AIM: Copy all of the records below word for word, but leave the pictures out of your answer.

========================

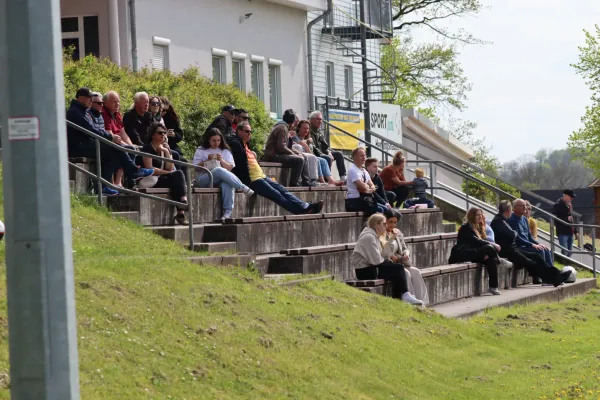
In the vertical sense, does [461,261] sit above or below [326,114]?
below

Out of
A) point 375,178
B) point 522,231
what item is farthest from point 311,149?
point 522,231

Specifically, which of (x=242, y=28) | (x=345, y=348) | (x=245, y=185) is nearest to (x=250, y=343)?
(x=345, y=348)

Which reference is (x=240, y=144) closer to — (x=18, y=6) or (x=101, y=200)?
(x=101, y=200)

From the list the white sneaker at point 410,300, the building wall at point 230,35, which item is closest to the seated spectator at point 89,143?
the white sneaker at point 410,300

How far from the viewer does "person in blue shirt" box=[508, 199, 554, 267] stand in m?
24.6

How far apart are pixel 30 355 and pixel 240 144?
1426cm

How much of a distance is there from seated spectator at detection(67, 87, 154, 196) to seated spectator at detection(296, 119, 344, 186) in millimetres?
6512

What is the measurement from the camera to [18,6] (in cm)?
597

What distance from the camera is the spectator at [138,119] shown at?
18.8 meters

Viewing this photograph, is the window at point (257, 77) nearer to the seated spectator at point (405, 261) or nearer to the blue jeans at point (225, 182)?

========================

SOLUTION:
In the vertical sense, does [461,261] sit above or below [326,114]?
below

Out of
A) point 375,178
B) point 522,231
what item is farthest from point 311,149?
point 522,231

Specifically, which of (x=242, y=28) | (x=345, y=348) | (x=245, y=185) is nearest to (x=250, y=343)?
(x=345, y=348)

Which reference is (x=240, y=144) closer to — (x=18, y=6) or (x=101, y=200)?
(x=101, y=200)

From the list the white sneaker at point 410,300, the building wall at point 230,35, which item is closest to the seated spectator at point 89,143?
the white sneaker at point 410,300

How far from the viewer does "person in blue shirt" box=[508, 199, 554, 267] stand in m?
24.6

How far apart are pixel 30 355 and pixel 240 144?
1426cm

How much of a distance is there from seated spectator at detection(67, 87, 154, 196) to seated spectator at detection(296, 119, 344, 186) in millimetres?
6512

What is the measurement from the camera to [18,6] (in cm)?
597

What distance from the camera is the spectator at [138,119] shown at?
18.8 meters

Viewing this photograph, is the window at point (257, 77) nearer to the seated spectator at point (405, 261) or nearer to the blue jeans at point (225, 182)?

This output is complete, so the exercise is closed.